3. "At what points does the conversation shift to a new subject? List all transitions."
Normalization: MCQ tasks with 5 options use R=0.2. A model scoring 60% raw
gets (0.6 - 0.2) / (1 - 0.2) = 50% normalized.
Example 3: Analyzing benchmark results to diagnose model weaknesses
User: "My audio model scores 80% on lyric transcription but 15% on structural segmentation.

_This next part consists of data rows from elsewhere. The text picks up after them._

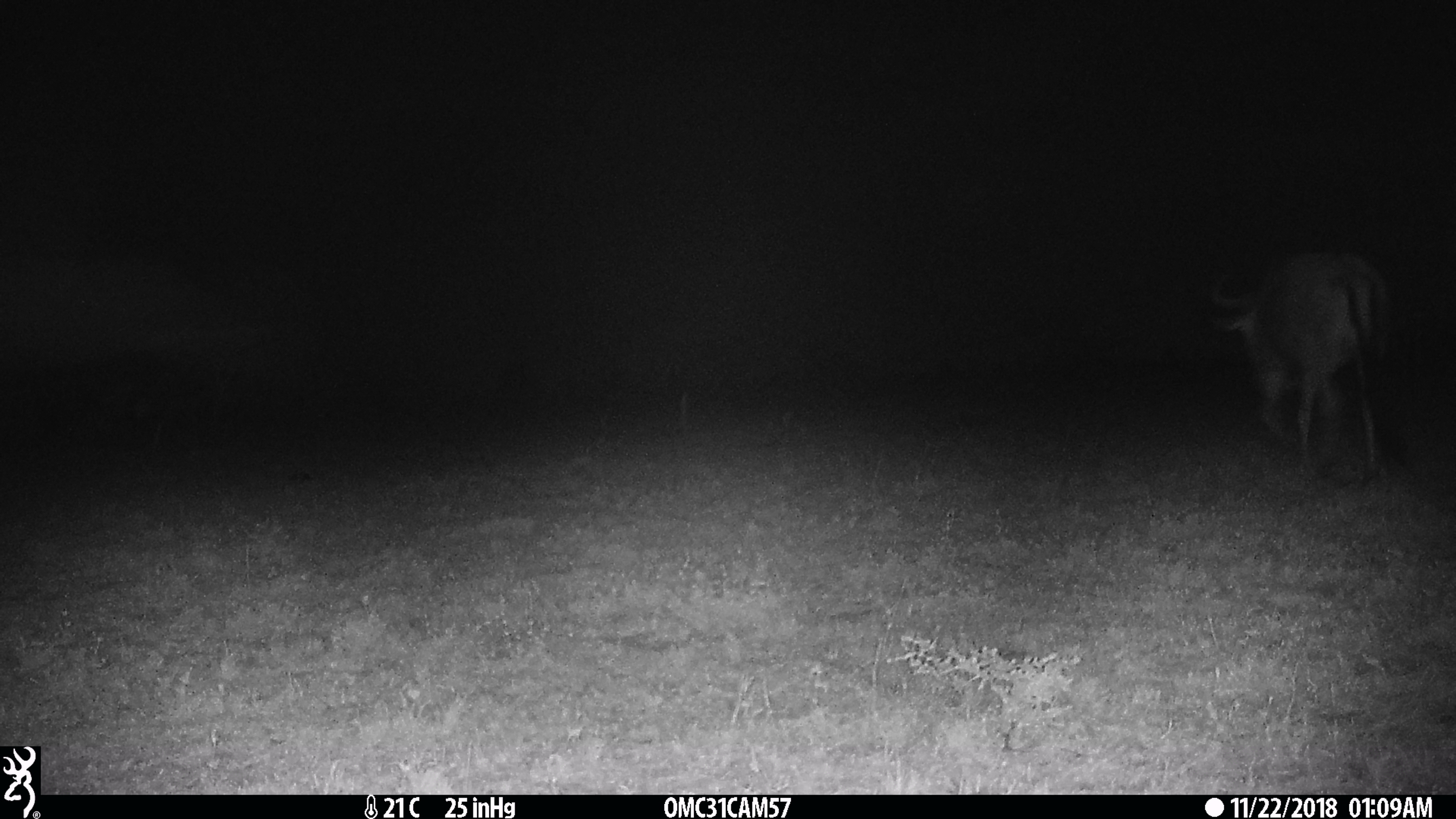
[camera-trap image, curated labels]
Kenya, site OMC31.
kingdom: Animalia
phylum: Chordata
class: Mammalia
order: Artiodactyla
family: Bovidae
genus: Connochaetes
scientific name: Connochaetes taurinus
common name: blue wildebeest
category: wildebeest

What does this mean and how do I fix it?"
Approach:
Output:
Diagnosis (per BASS findings):
- High lyric transcription + low structural segmentation is the most common
failure pattern across all 14 models BASS evaluated.
- This indicates your model has strong linguistic priors (it can decode speech
from audio) but weak temporal-structural reasoning (it cannot identify
when musical sections begin/end or what they are).
Root causes:
1. Training data likely emphasizes speech/text alignment over musical form
2. Model may lack temporal attention mechanisms needed for long-range structure
3. Audio encoder may compress temporal information too aggressively
Targeted improvements:
1. Add structural segmentation examples to fine-tuning data (Harmonix Set
provides 912 songs with section annotations)
2. Augment training with explicit timestamp prediction tasks — force the
model to output start/end times, not just labels
3. Consider longer context windows — structural segmentation requires
reasoning over the full song (avg 4.16 min in BASS), while lyric
transcription can work on short segments
4. Evaluate with BASS's IoU metric during training as a validation signal
to track structural reasoning improvement independently
Paper: BASS: Benchmarking Audio LMs for Musical Structure and Semantic Reasoning — Jang et al., 2026. Look for Table 1 (normalized model scores across all 12 tasks), Table 5 (prompt templates), and Section 4.2 (metric normalization formulas). Code and data: github.com/minjang10/bass_music_benchmark.